» Assigned task
Work through the material below and count the lines holding the word "site"; give that count and nothing more.
=== Begin Enclosure ===
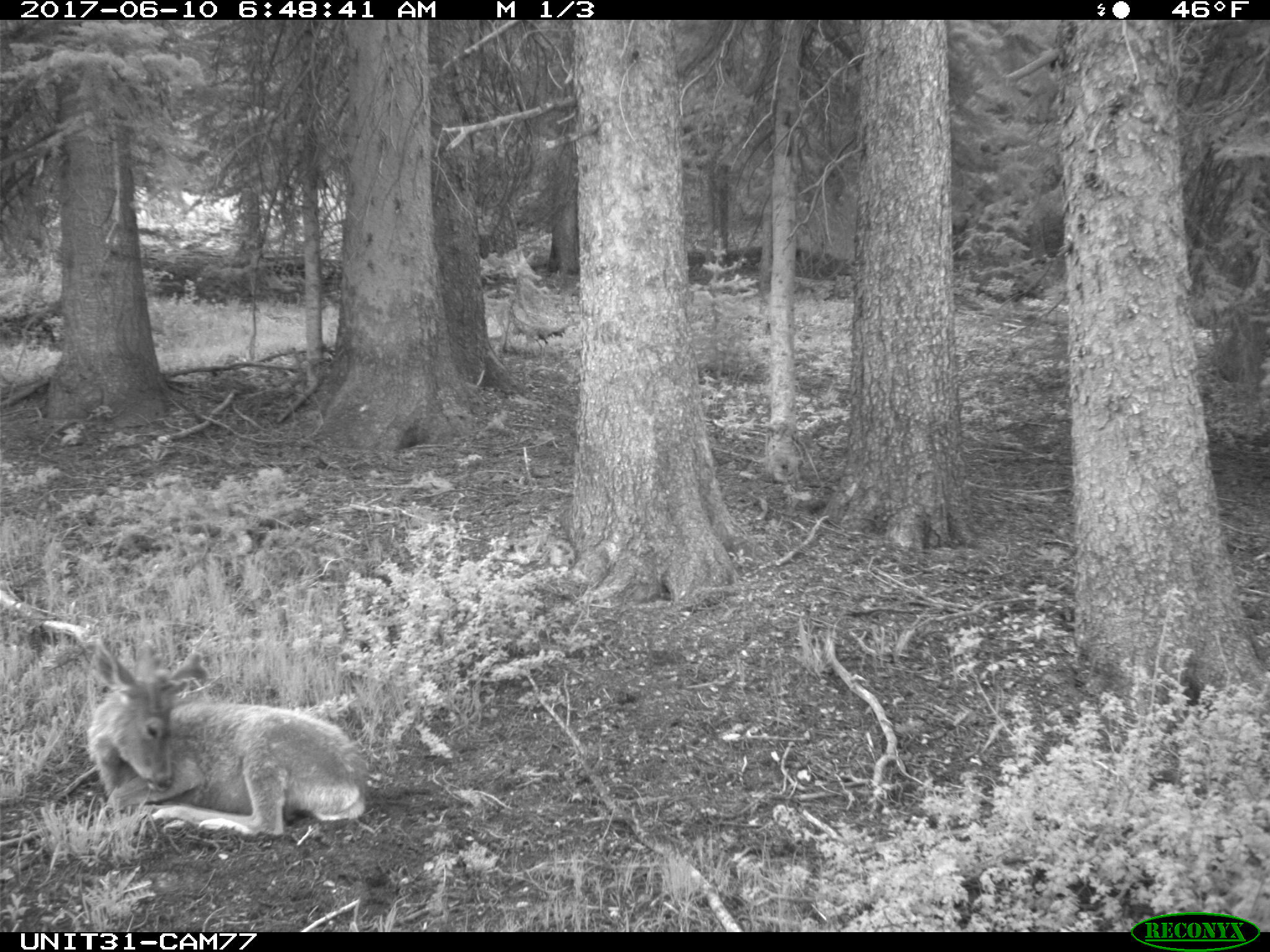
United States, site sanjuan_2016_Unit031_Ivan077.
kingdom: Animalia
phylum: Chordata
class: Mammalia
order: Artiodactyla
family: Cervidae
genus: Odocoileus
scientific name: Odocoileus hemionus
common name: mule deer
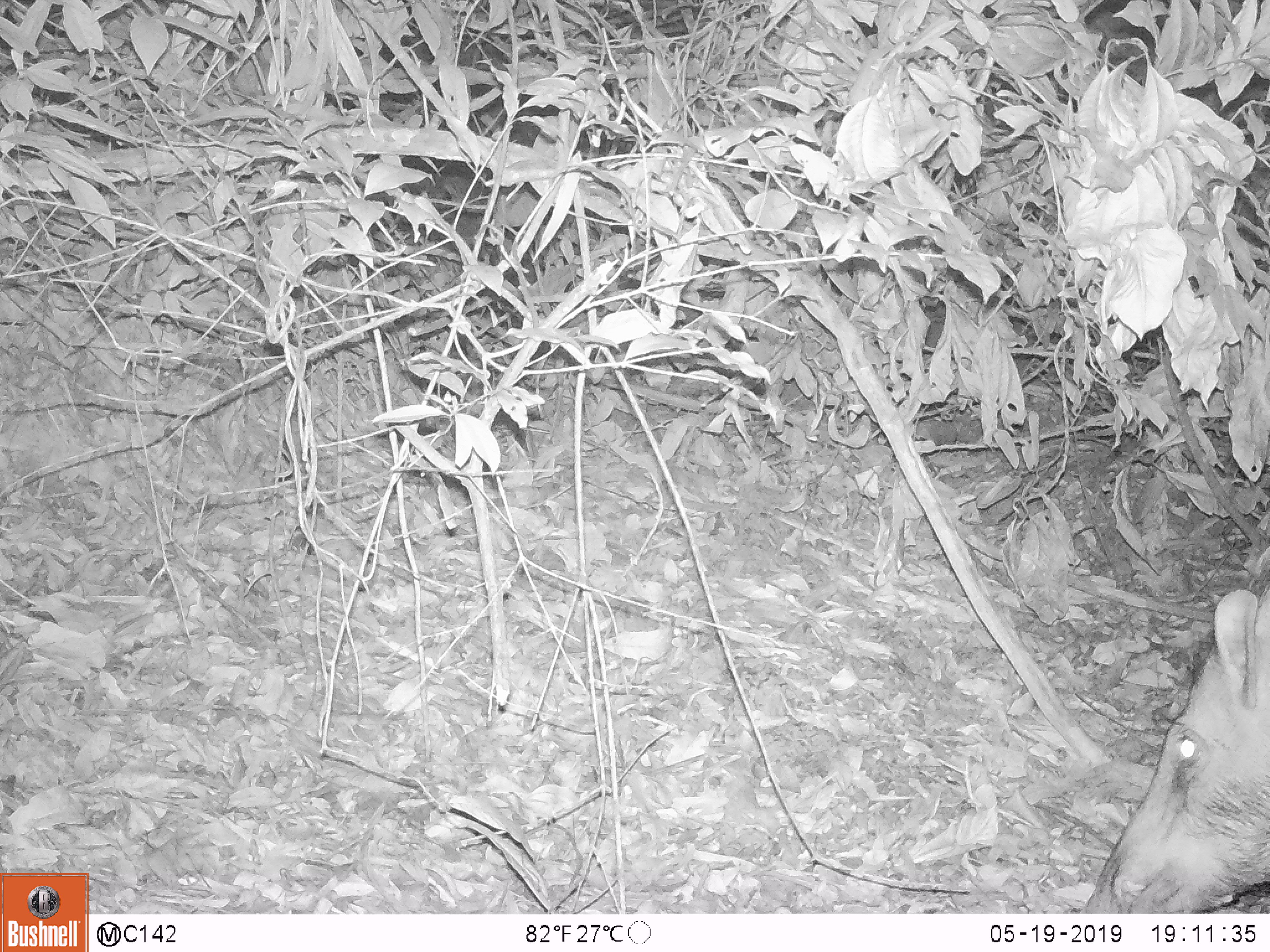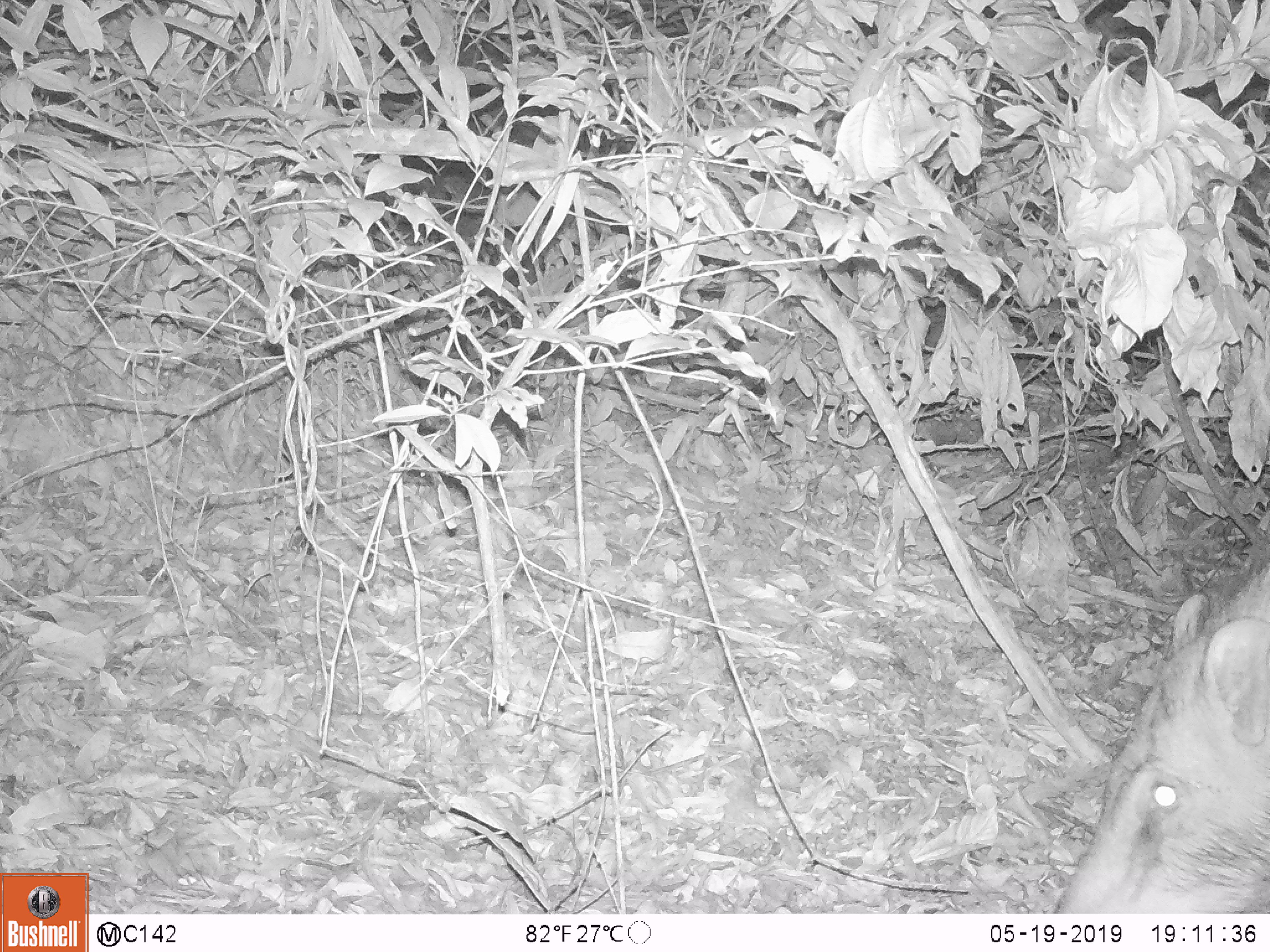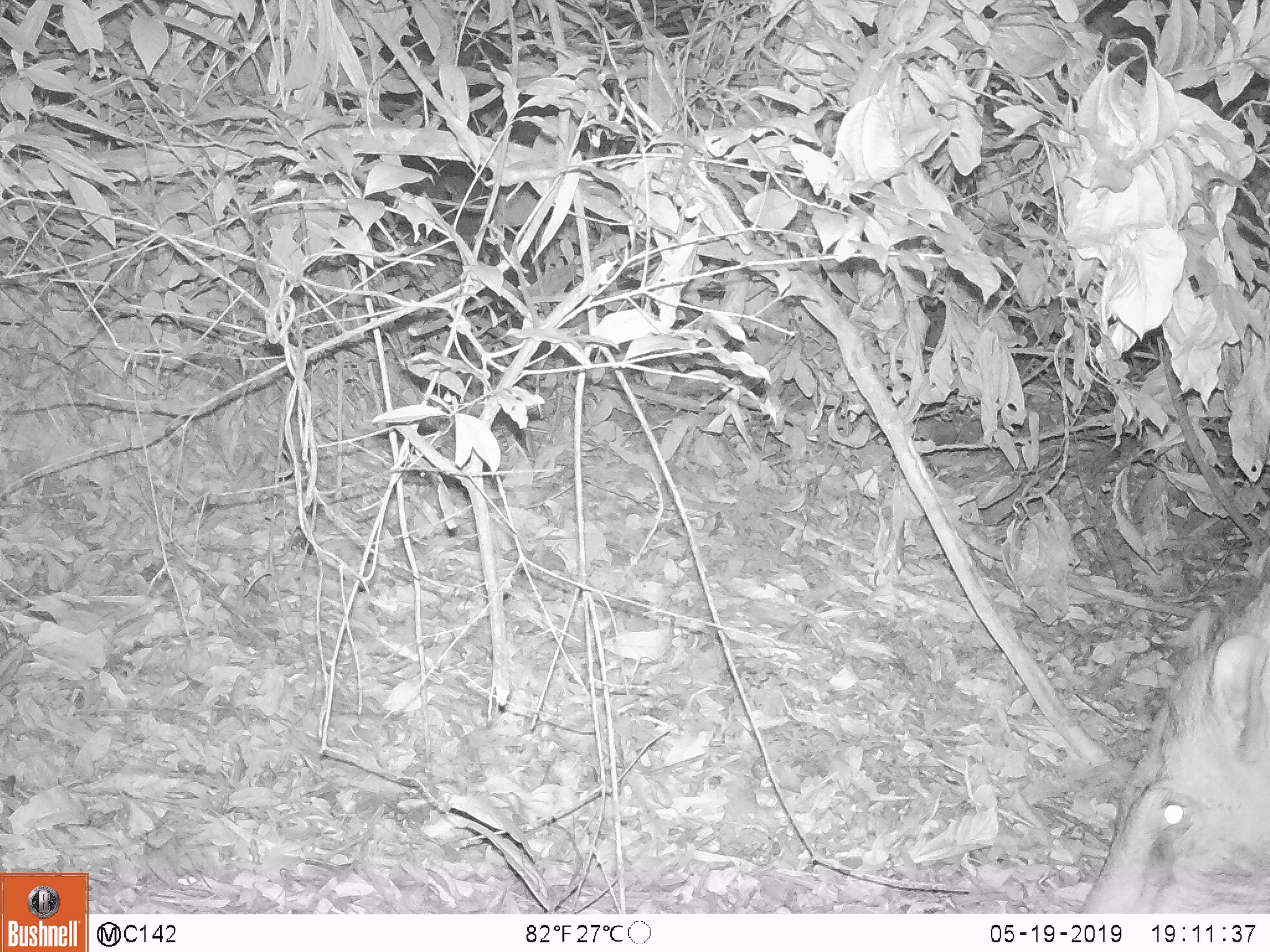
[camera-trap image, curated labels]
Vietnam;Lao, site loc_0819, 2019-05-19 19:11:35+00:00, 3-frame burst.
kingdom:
=== End Enclosure ===
=== Begin Enclosure ===
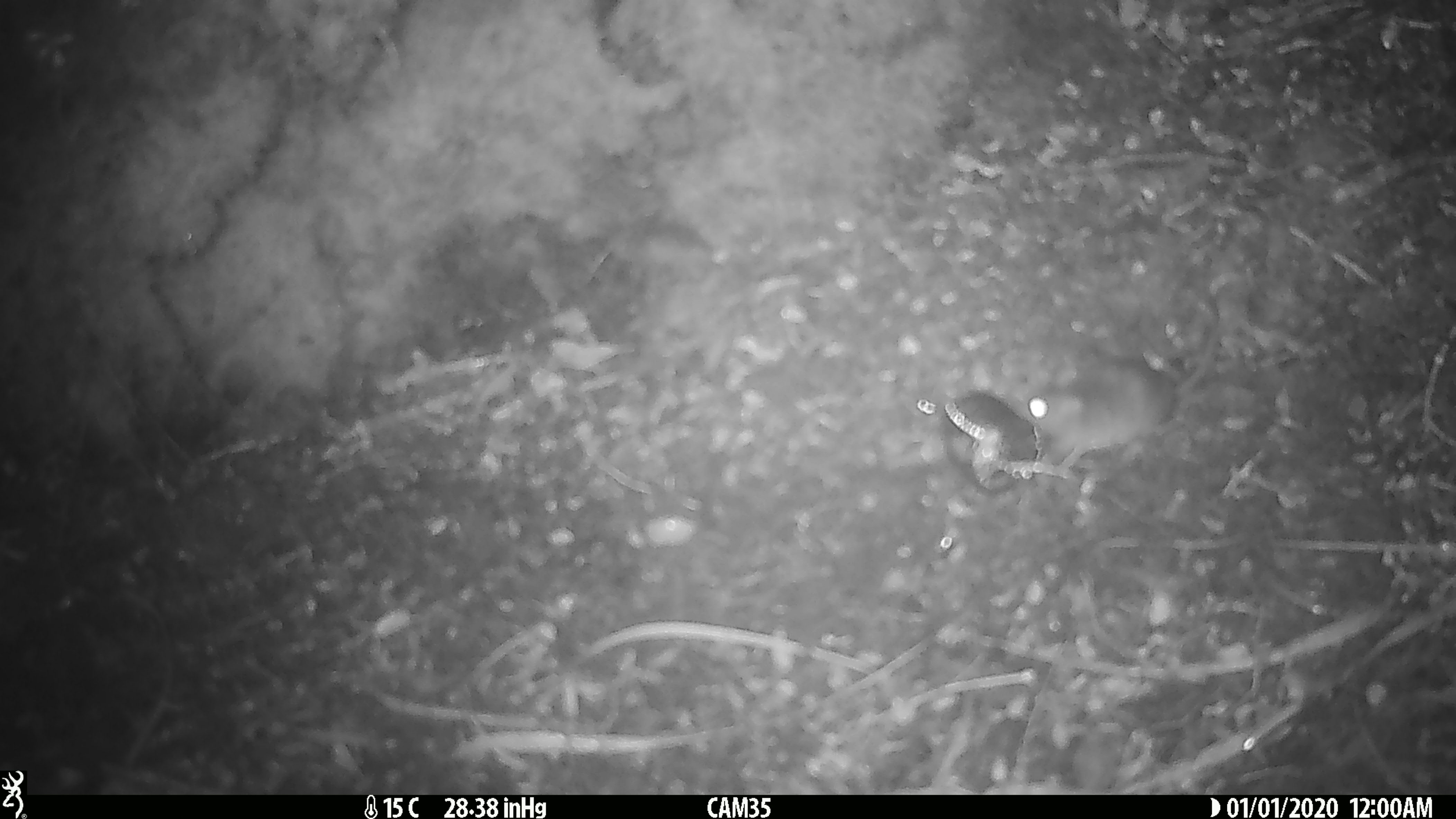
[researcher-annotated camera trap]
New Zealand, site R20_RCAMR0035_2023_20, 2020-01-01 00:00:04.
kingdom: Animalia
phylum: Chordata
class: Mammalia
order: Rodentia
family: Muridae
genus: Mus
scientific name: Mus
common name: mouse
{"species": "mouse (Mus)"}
=== End Enclosure ===
» Solved exercise
3